| Prompt |
All that is needed is the line containing "Chain Stretcher Tensioner" and the lines after it to the end of the material, written out exactly, pictures left aside.

| Information shown |
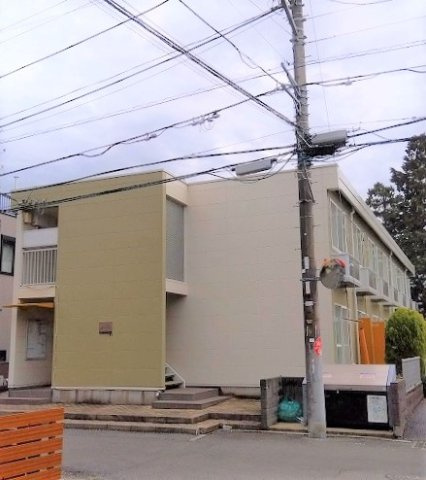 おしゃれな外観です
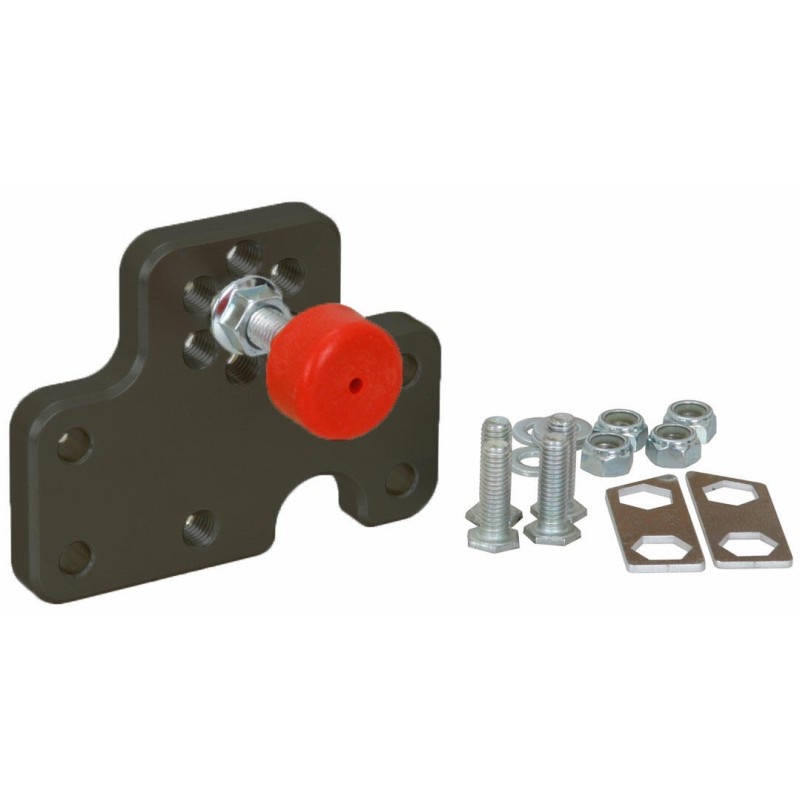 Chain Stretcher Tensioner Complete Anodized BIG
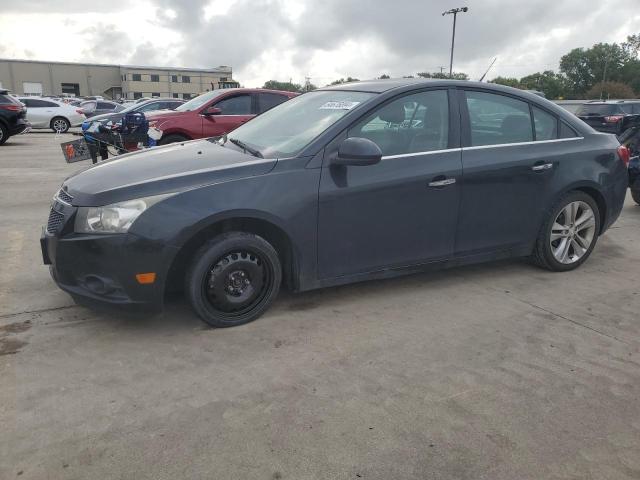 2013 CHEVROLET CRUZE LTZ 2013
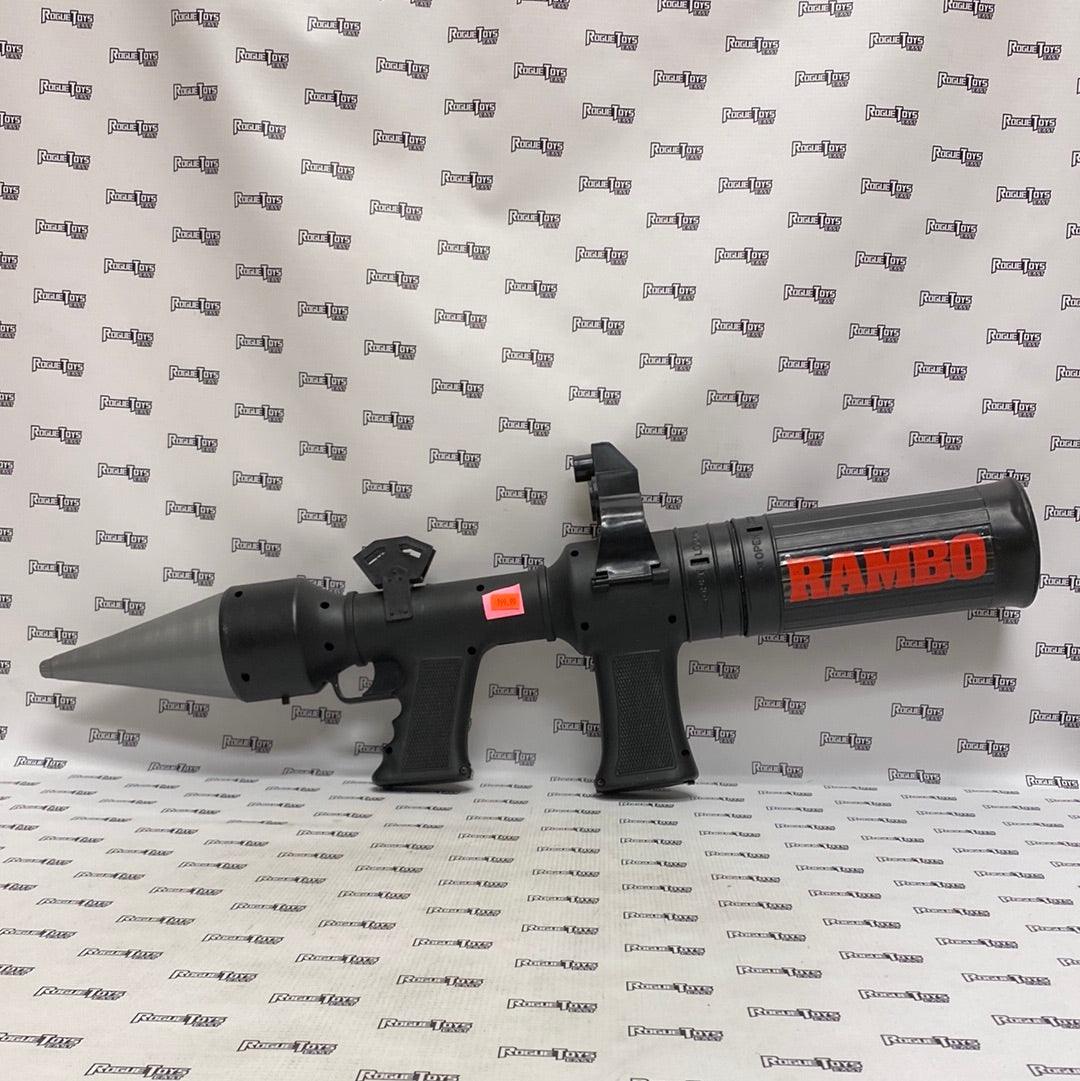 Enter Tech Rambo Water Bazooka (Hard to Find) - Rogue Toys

| Final answer |
 Chain Stretcher Tensioner Complete Anodized BIG
 2013 CHEVROLET CRUZE LTZ 2013
 Enter Tech Rambo Water Bazooka (Hard to Find) - Rogue Toys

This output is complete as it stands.